--- GIVEN TEXT ---
Part of the appeal of SMAs is customization, he noted.
Market participants want to use SMAs for certain purposes, such as selling to realize tax losses, Solender said.
Currently, there’s political discontent nationwide. Investors “want us to be able to customize and exclude certain cities or states or sectors. You have to be able to do all this,” he said.
ETFs — a cost-effective product that offers instant diversification — were born out of the ability to trade equities, said Cooper Howard, director of fixed income strategy at Charles Schwab.
“It’s an equity-like product, but we’re putting municipal bonds under that wrapper, so they’re familiar with ‘I can put a stop order on it, I can put a limit order on it. I can quickly get in, quickly get out,’ treating it like a product that they can easily move in and out and create that liquidity,” he said.
Technology also plays a role, as SMAs and ETFs would not be able to grow at this exponential rate without it, panelists said.
“SMAs go hand in hand with the rise in technological advancements because you can’t manage SMAs at scale. You can’t even manage ETFs at scale without those advancements,” said Ed Paulinski, managing director at Goldman Sachs.
Electronic trading continues its “slow, steady grind upward, reaching 18.7% of total volume in 2025,” inching up 0.6 percentage points from 2024, according to a report from Coalition Greenwich.
“Broad adoption of muni SMAs required a more automated investing process — one that is becoming increasingly automated as SMA AUM continues to grow,” while “the ETF-to-cash ratio … grew in 2025 for the first time in two years, suggesting that appetite for the product from traders and investors is robust,” the report said.
Some investors, particularly baby boomers who are retiring, have begun shifting their allocations toward fixed income, Howard said.
“So long as we see flows, whether it’s ETFs, mutual funds, individual bonds, SMAs … investors are beginning to age out and shifting their portfolio to municipal conservative fixed income options, and it’s easier to invest in those because of SMA, ETFs, the rise of technology,” he said.
Flows into SMAs and ETFs, which are lower-duration products than traditional mutual funds, may affect the steepness of the muni yield curve, which is currently steeper than historical averages. So unless flows “materially change,” the muni yield curve will remain steep, Paulinski said.
That, though, works well for investors if they can take advantage of it, he said.
And as the market evolved, rate strategies that look across asset classes are becoming a bigger part of client portfolios, Paulinski said.
“We have a mandate that will look across municipals, Treasuries and corporates all in one portfolio for clients and investors, and client’s mindsets are actually changing a little bit,” he said.
Many clients dislike paying taxes, so there is a growing client base seeking the best after-tax yield and value in their portfolios, regardless of asset class, Paulinski said.
Therefore, that “sort of locked-in” retail buyer is starting to look across fixed income more broadly, rather than being so “myopic” on munis, he said.

--- DATASET CONTENT ---

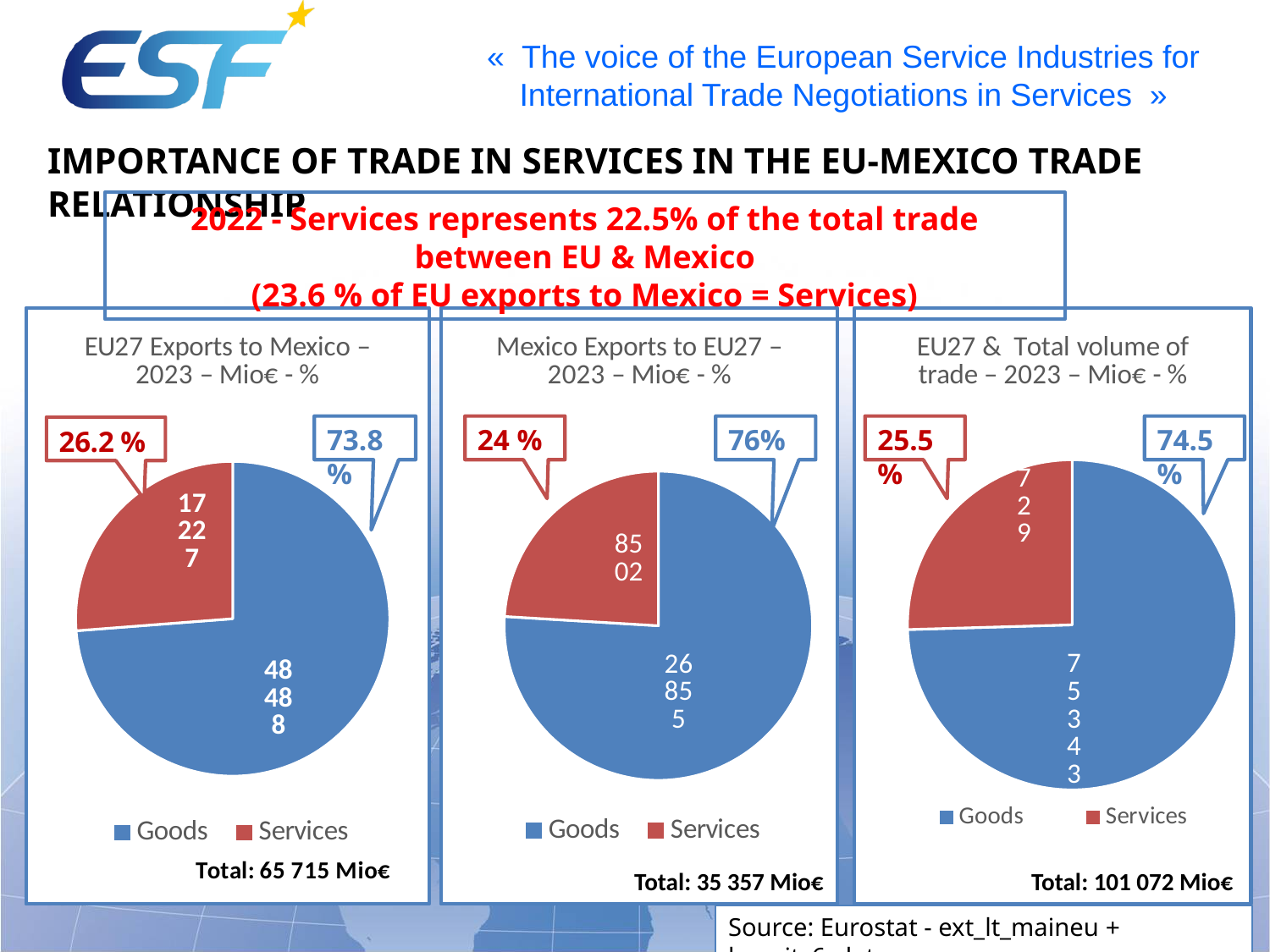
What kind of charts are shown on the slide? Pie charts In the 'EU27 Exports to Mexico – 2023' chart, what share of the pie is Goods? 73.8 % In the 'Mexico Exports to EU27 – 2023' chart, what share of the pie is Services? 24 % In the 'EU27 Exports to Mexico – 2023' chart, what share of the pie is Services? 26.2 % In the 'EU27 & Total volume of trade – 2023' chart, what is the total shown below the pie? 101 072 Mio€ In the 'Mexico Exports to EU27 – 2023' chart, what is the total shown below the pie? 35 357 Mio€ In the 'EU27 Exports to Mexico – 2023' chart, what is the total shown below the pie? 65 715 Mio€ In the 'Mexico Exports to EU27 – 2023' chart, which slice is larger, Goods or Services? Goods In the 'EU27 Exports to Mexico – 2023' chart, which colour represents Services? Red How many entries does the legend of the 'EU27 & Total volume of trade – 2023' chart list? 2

--- TASK BRIEF ---
In the passage above on municipal bond SMAs and ETFs, copy the text word for word, starting at the words "Electronic trading continues" and ending after "income, Howard said.".

--- FINISHED TASK ---
Electronic trading continues its “slow, steady grind upward, reaching 18.7% of total volume in 2025,” inching up 0.6 percentage points from 2024, according to a report from Coalition Greenwich.
“Broad adoption of muni SMAs required a more automated investing process — one that is becoming increasingly automated as SMA AUM continues to grow,” while “the ETF-to-cash ratio … grew in 2025 for the first time in two years, suggesting that appetite for the product from traders and investors is robust,” the report said.
Some investors, particularly baby boomers who are retiring, have begun shifting their allocations toward fixed income, Howard said.